Tracing the source and flow of data is an arduous task. As your organization accumulates information systems, it also accumulates data entry points and transformation rules for ever-moving data. Additionally, data integration tools, extract-transform-load (ETL) tools, procedural code and even APIs and business intelligence (BI) reports aggregate and transform data constantly. As a result, it’s difficult to manually compile and understand the complicated web of data formed among the systems within your organization and present it in a simple visual flow. Automated data lineage can provide IT, data governance teams and business users with current visibility and context of organizational data to work more efficiently, make sounder decisions, and better leverage and protect the data at their disposal.

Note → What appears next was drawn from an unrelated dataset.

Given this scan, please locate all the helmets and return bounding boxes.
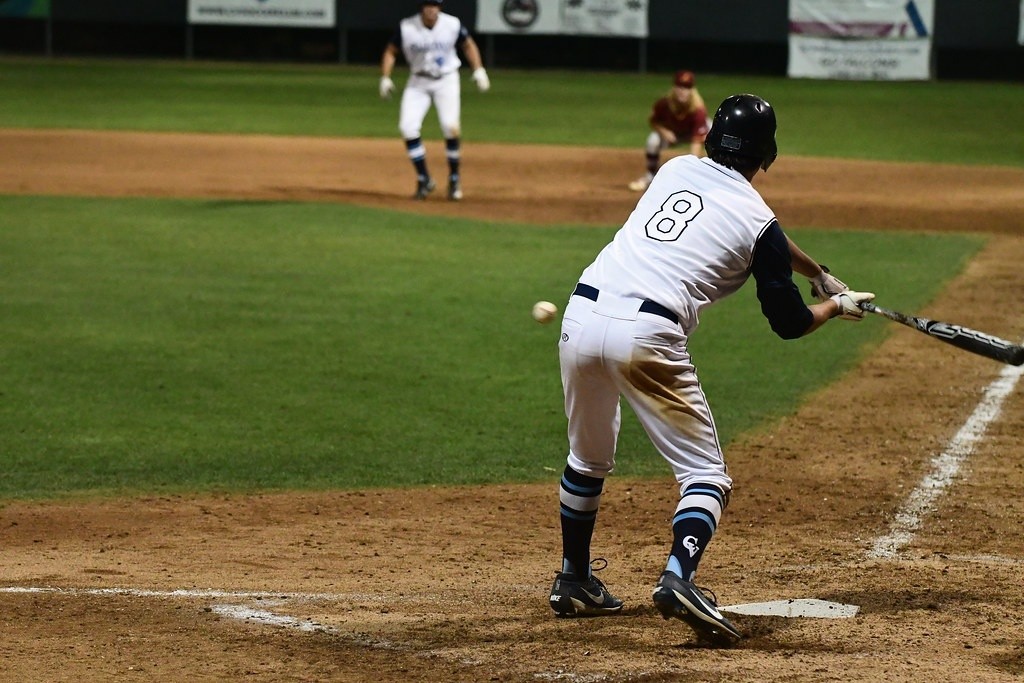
[706,94,779,172]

Not only can data lineage enable you to understand where data originates, how it is transformed and how it moves through your organization, it can bring together technical and business attributes and governance, spotlight sensitive data and other data classifications, deliver data quality visibility including helping users quickly conduct root cause analysis to data quality issues, and more. In the absence of automated impact analysis capabilities or in conjunction with these capabilities, data lineage can also be extremely useful for scoping and assessing the impact of potential data management, data intelligence and data platform migration efforts.
Data lineage includes both business lineage and technical lineage.

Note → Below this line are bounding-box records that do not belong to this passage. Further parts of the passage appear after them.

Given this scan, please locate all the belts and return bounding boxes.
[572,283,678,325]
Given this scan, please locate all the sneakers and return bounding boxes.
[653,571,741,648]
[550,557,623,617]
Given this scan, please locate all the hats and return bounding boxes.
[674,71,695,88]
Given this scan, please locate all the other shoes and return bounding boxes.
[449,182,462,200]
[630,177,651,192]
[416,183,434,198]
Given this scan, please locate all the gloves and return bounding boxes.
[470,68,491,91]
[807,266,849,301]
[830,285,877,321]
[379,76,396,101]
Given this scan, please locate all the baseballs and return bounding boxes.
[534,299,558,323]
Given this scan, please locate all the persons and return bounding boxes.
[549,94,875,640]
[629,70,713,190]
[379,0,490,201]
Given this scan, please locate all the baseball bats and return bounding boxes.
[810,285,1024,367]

Business lineage focuses on the datasource overview to help data governance teams and business users understand the flow of data between different data sources within an organization’s data landscape.
Technical lineage focuses on the organization’s data flow at the table and column levels, the underlying transformation layers and rules, temporary tables/files, and other objects of interest for technical users to understand an organization’s data journey.
Both business and technical lineage views are critical for organizations to understand the value of their data and easily assess the impact of changes. The ability to drill down from business lineage to technical lineage — or vice versa — provides added flexibility for data analysts to quickly get the right perspective of data flow.Not all automated data lineage is delivered in the same way. Referred lineage may pull lineage together based on element or attribute names and composition. More-detailed data lineage is based on code at the element level and is more trustworthy.
Data lineage is quickly evolving to become more intelligent, using AI to capture patterns in difficult-to-parse code.